A mãe, de um canto, admirava-lhe estupefata a força e o valor. Tendo acabado aquele bonito serviço, João aproximou-se dela e lhe disse:
- Agora levo a coisa a sério, e quero na verdade saber quem é meu pai.
- Meu querido João, - respondeu ela, - temos de sair daqui e depois iremos à sua procura até o encontrar.
Tirou do bolso do chefe, sem grandes dificuldades, a chave da porta da caverna; enquanto isso, João foi buscar um grande saco e encheu-o de ouro, pedrarias e mais objetos de valor, produto das rapinas dos ladrões, carregou o saco às costas, e seguiu a mãe pelo corredor até à porta de saída. Quando se viram ao ar livre, em plena luz do dia, João ficou como que petrificado ao ver pela primeira vez o sol, as árvores, as flores, os pássaros cantando e saltitando por entre os galhos.

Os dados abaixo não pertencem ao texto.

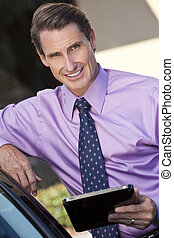 Successful Businessman Using Tablet Computer or iPad - A...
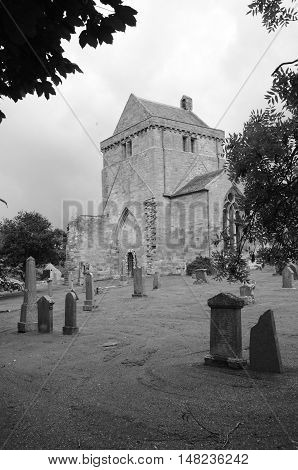 A view across a graveyard to Crichton collegiate church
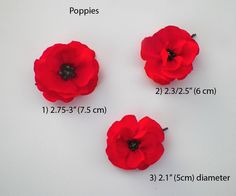6cm across. Pair of red  felt poppy hair pins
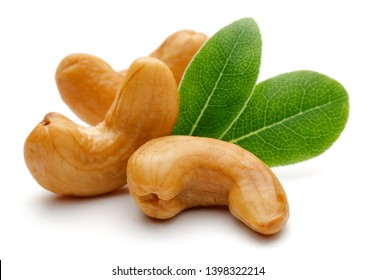 Roasted cashew nuts with green leaves isolated on white background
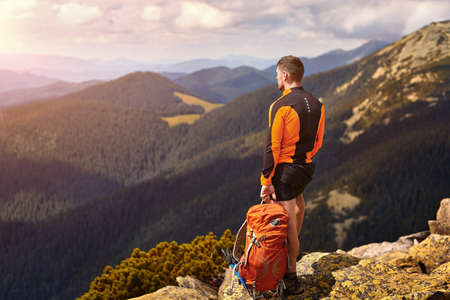 Man traveler with backpack hiking Travel Lifestyle concept adventure active summer vacations outdoor Stock Photo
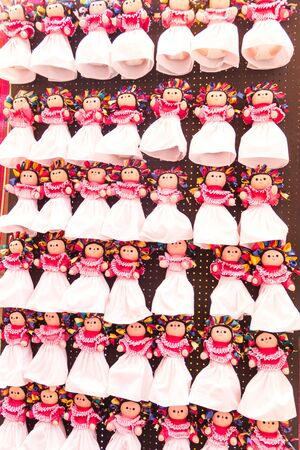 Mexican dolls in market wall Mexico 写真素材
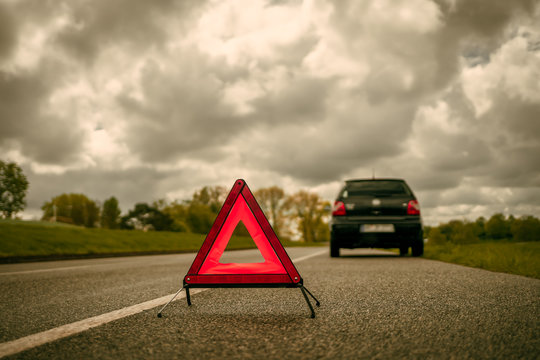 A warning triangle in front of a car with a breakdown on a side strip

Quedava-se boquiaberto, maravilhando-se de tudo o que via. A mãe procurou o caminho certo; encontrou finalmente o atalho que ia dar à sua casinha e em poucas horas lá chegaram.
Quando já estavam bem perto, viu o marido sentado na soleira da porta, de cabeça baixa e muito tristonho. Ao reconhecer a mulher, que se aproximava, qual não foi o contentamento do pobre homem! Chorou de alegria por vê-los e por saber que aquele rapagão era seu querido Joãozinho, pois de há muito os vinha chorando como mortos.

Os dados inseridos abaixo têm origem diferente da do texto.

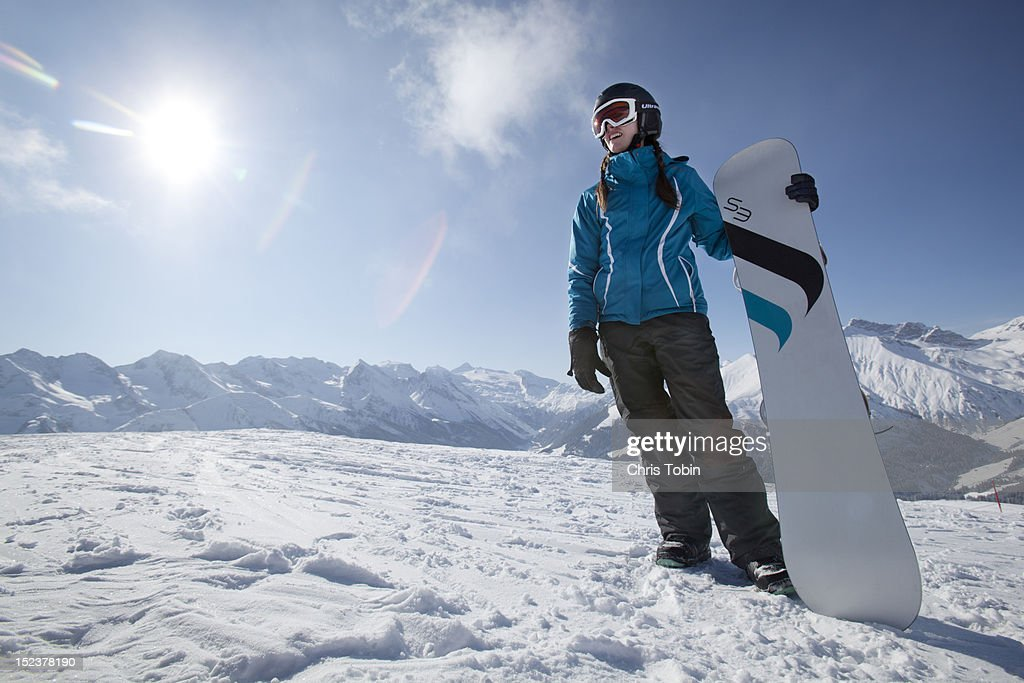 Young woman standing on mountain with her snowboar : Stock Photo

Entraram todos em casa e o pai não cessava de admirar o rapaz que, apesar de só ter doze anos, era mais alto do que ele uma cabeça. Quando João pousou o saco sobre um banco perto da lareira, toda a casa começou a ranger, o banco aprofundou-se no assoalho arrombando-o e foi rolar até à adega.
- Deus nos guarde! - exclamou o pai; que aconteceu? Estás a espatifar a nossa casinha!

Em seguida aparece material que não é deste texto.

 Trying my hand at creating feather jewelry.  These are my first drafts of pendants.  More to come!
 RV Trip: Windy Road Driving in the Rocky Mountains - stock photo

- Não precisas ficar de cabelos brancos, meu pai, - disse João; - nesse saco há muito mais do que o necessário para construir uma casa nova.
E, com efeito, abrindo o saco, o pai viu o rico tesouro que ele continha.
João e o pai, imediatamente, puseram mãos à obra; foram comprar o necessário e começaram a construir uma bela casa; depois compraram numeroso gado e muitas outras propriedades. João pôs-se a cultivar as terras, e, quando puxava a charrua, os bois quase que não tinham de fazer força, por tal modo manejava o instrumento com vigor.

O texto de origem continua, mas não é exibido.